L’altro giorno, provando un paio di occhiali, è successo di nuovo: la frustrazione è salita, improvvisa, mentre cercavo di rimetterli nella vetrinetta. La mano tremava, il corpo sembrava non volermi ascoltare, e in quel momento ho dovuto fermarmi. Non ce l’ho fatta. Alla fine, qualcuno si è avvicinato e mi ha aiutato.
Ammetto che inizialmente ho sentito un misto di vergogna e amarezza. Perché ho bisogno di aiuto per una cosa così semplice? mi sono chiesto. Ma poi ho capito che accettare quell’aiuto non era una sconfitta. È stato un atto di fiducia, un modo per riconoscere che non devo affrontare tutto da solo.

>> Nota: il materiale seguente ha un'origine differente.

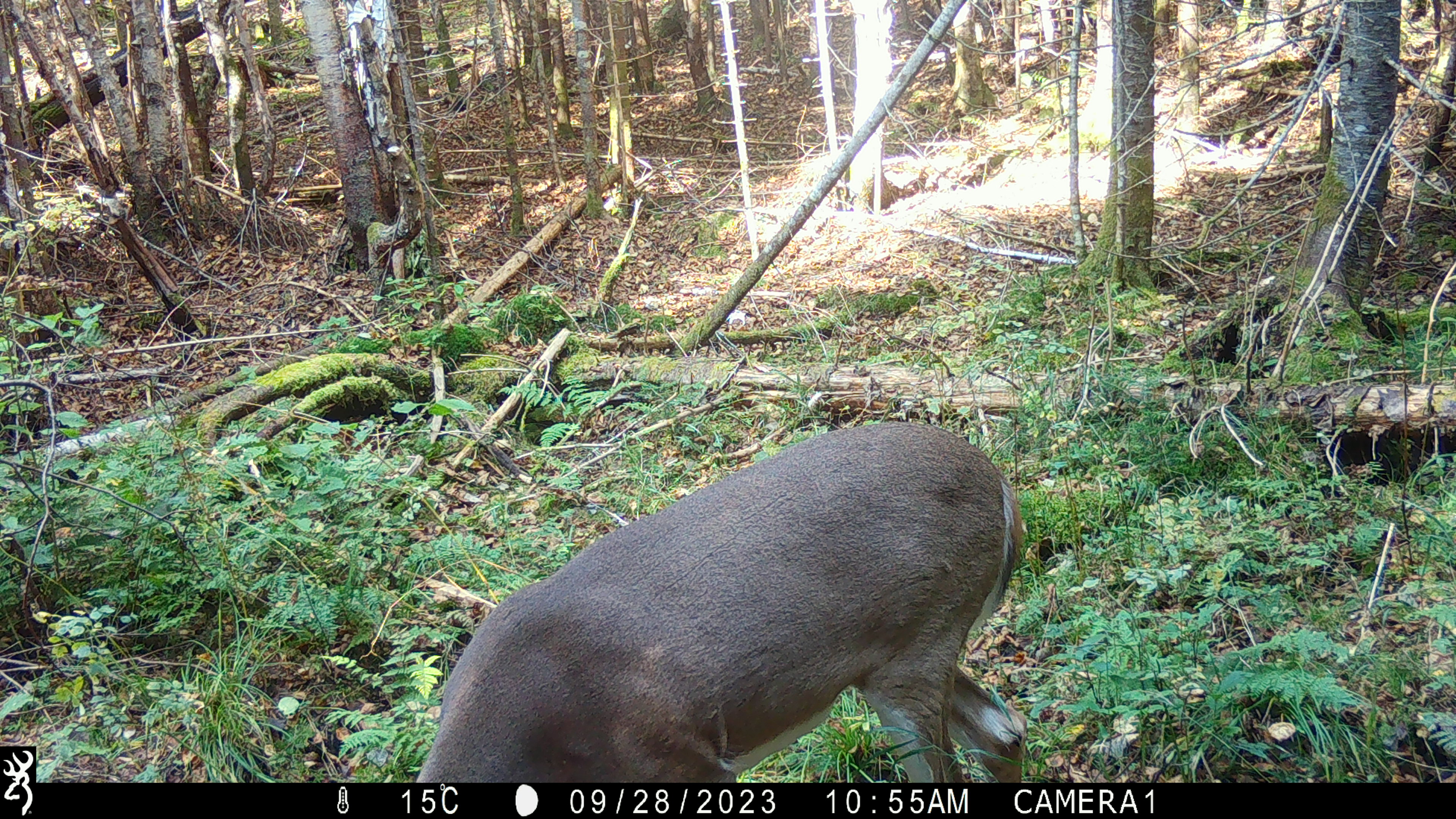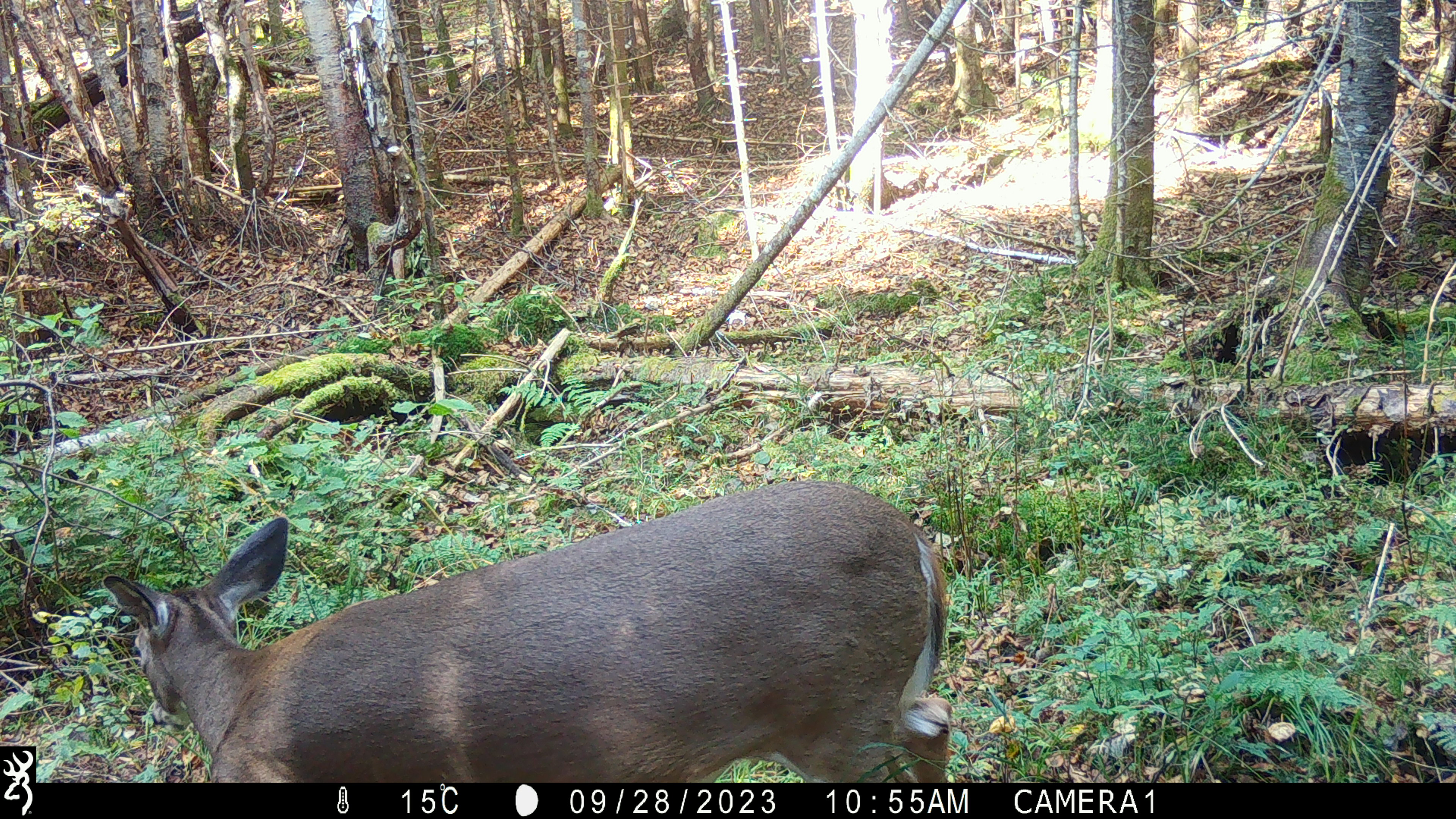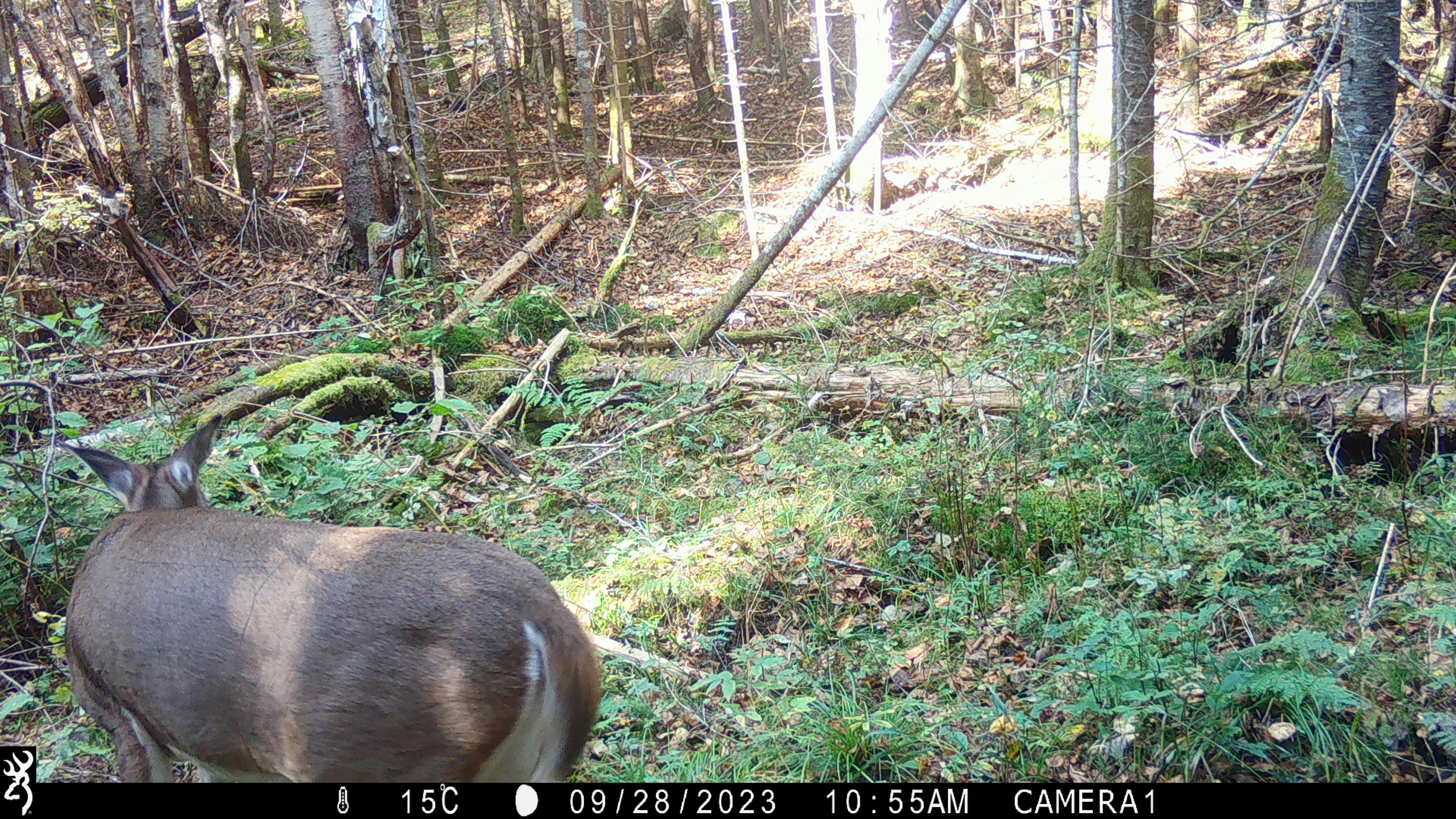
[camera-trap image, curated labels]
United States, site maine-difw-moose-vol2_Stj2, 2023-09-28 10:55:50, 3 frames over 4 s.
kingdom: Animalia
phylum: Chordata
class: Mammalia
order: Artiodactyla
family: Cervidae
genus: Odocoileus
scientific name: Odocoileus virginianus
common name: white-tailed deer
White-tailed deer (Odocoileus virginianus).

Il Parkinson mi insegna, ogni giorno, l’umiltà di chiedere e accettare supporto. Mi ricorda che non è debolezza affidarsi agli altri, ma una forza che nasce dal riconoscere i propri limiti e dall’accogliere la gentilezza di chi mi è accanto. Non ho posato quegli occhiali da solo, è vero. Ma quel gesto condiviso mi ha fatto sentire meno solo. E questo, per me, vale molto di più.